Posted by on Jan 05, 2007 @ 04:19 PMWhat a sentimental wush to see Brother Beausang’s name, thank you for that Malachi. He was a lovely man.
Just a comment to gaelgannaire, I wasnt at all wandering around a new housing estate in Ring trying to speak Irish. I tried on 2 occasions to make conversation, once in the pub and once in the shop. It must have been about 5 or 6 years ago, and to be honest, I didnt go back as a result of that encounter.
I didnt want to go into depth about the article, but I did find it a little too close to the myth with little regard to historical fact. You get the impression this chap’s granny was wrapped in a tricolour singing lustily from the top of the GPO at some point.
While the introduction of national school education had an impact on the Irish language, there is evidence it had been in decline prior to this. There were other social and economic factors relevant to the declining use. As Ireland opened up to a modernising world, English was the language of commerce, trade and business.
I rail against the politicisation that Malachi speaks of though, and feel that no one group or denomiation ‘own’ the language.
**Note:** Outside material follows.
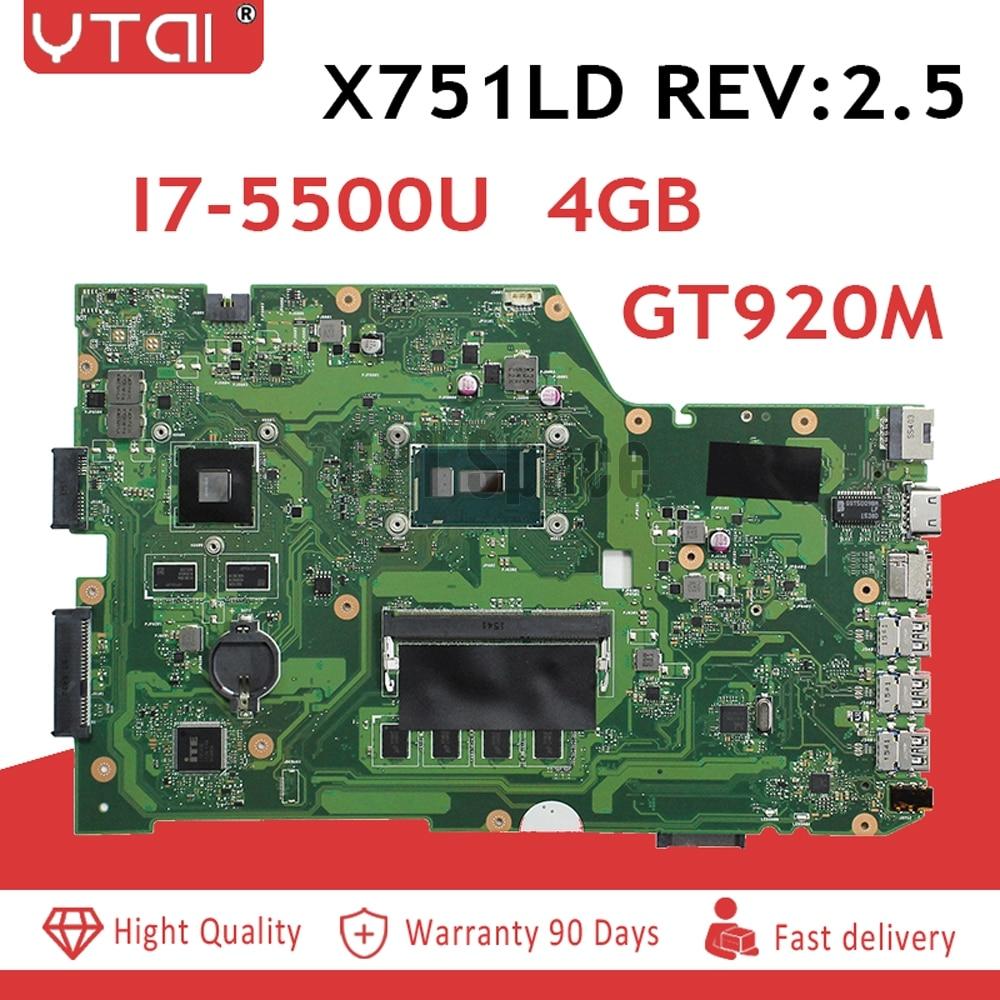 REV 2.5 I7-5500U Pour ASUS X751L K751L K751LN X751LK X751LD F751LD REV 2.5 I7-5500U mère d'ordinateur portable DDR3 HM86 100% testé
If for no other reason than that, we should try to reclaim some part of it in our everyday use, if that is within our gift
Posted by on Jan 05, 2007 @ 04:21 PMThank you - a rational answer at least.
1. The bunscoil didn’t qualify for funding, yes but the criteria wasn’t fair - now it is fairer because the 1998 Education Act was enacted as the result of the GFA (politics!). This Act is of singular importance to the Irish Speakers of the north.
2.The Language Act was/is/and will be a key aspiration/demand of the Irish speaking community of the north - SF will only benefit from from their endeavors but the average Gael couldn’t gave a damn if it was the DUP demanding it - what matters is that it is an important goal.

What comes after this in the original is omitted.